芸大建築科入試対策「立体構成」のはなし 総合表現に関係ないの? なんの意味があるの? その構造を理解しよう!

 

立体構成は如何にして総合表現・空間構成につながるのか───────

 
 
数年前まで導入されていた種目、「立体構成」
今はもう紙の上に想像する入試に変わったが、今でもこの立体構成をさせる予備校は存在する。
夏期講習直前、カリキュラムに組まれていることも多いであろう立体構成のはなしをしよう。
 


立体構成の他種目との決定的な違いは、まずデッサンではなく立体を作ることであるのは君たちも旧知の事実。
でも「本試ではデッサンなのに、工作して立体を作るのは全く違うことじゃない?」と思う受験生も多いのではなかろうか。
 
総合表現は重力なんて関係ないし、のりしろを綺麗に貼り合わせることもない。
 
 
だが表層だけを見て判断してはならない。建築を目指すならばそのものの構造を理解するのだ。
 
 
 
立体構成には厳しい条件がある。
 
「建たせること」
 
世の受験生は授業で何度か立体が「建たなかった」こともあるだろう。
 
他にも、「使える材料」「作り得る形」「重力」「作業時間」
 
課題文に書かれた「お題」に答えるだけでなくこれらの現実的制約が設けられている。
 
 
一方で総合表現は?
 
最近の入試では使う構成物を決められていることが多く、操作すらも指定される。

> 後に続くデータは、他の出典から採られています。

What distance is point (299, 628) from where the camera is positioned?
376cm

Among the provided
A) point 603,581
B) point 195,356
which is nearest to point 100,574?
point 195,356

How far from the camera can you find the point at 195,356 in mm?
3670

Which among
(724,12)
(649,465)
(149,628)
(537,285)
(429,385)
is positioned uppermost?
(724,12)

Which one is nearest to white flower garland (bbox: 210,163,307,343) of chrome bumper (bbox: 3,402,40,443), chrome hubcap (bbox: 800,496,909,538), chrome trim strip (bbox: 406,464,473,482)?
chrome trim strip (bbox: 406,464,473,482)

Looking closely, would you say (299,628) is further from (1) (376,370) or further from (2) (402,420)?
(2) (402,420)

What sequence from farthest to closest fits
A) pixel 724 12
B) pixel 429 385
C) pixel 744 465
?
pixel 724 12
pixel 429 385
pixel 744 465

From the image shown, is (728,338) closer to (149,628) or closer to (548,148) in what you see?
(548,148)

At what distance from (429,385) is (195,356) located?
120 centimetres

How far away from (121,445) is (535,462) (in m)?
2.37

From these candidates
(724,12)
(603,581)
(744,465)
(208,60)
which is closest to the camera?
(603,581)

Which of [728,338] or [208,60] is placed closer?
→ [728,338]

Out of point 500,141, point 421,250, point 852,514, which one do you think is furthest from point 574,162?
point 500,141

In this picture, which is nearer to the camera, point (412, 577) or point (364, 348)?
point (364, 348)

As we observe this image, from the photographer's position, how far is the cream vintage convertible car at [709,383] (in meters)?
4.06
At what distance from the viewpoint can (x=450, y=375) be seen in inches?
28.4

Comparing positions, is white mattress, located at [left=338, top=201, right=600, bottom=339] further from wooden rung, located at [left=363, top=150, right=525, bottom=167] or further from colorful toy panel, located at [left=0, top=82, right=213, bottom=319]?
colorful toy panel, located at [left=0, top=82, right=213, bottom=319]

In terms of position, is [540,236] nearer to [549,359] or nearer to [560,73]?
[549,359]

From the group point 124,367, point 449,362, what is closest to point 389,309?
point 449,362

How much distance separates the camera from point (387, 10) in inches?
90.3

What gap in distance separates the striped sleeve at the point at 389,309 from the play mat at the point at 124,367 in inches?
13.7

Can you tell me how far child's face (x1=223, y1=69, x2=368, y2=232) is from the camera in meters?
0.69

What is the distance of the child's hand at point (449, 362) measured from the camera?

それをただ心の赴くまま自由に作ればいいのではなく、テーマに沿って構成を考え、文章を書き、大きな絵も描ききらねばならない。
 
確かに「重力」がないことは大きな違いだろうけれど、「制約」の中で「答える」ことに違いはないし、もちろん立体構成をこなす中で見るべき“観点”は昔の時代と変わってて良い。
 
 
作った作品に現れる空間感や立体感、エスキス帳に描かれた線が立体として机の上に起こされること、エスキスで出た形の作り方、そして重力がもたらし得る立体の構造感────
 
 
 
君たちを悩ませる「重力」は「物の構造」を考えさせる。
 
 
 
「構造感」は絵でも同じ。
将来建築を扱う君たちにとって例え絵の中だとしても、扱うものは「立体」。
その構成に「構造感」が無ければ単なる幻の夢。
 
この「構造感」こそが、“お絵かき”を超えた説得力ある建築的空間的“表現”へと進化させる。
 
 
立体を構成するように絵を描くこと。
絵を描くように立体を構成すること。
鍛え上げられた「構造感」そして「構築力」が空想の世界をよりリアリティある絵に仕上げ、完成度は高まり、表現力に磨きをかける。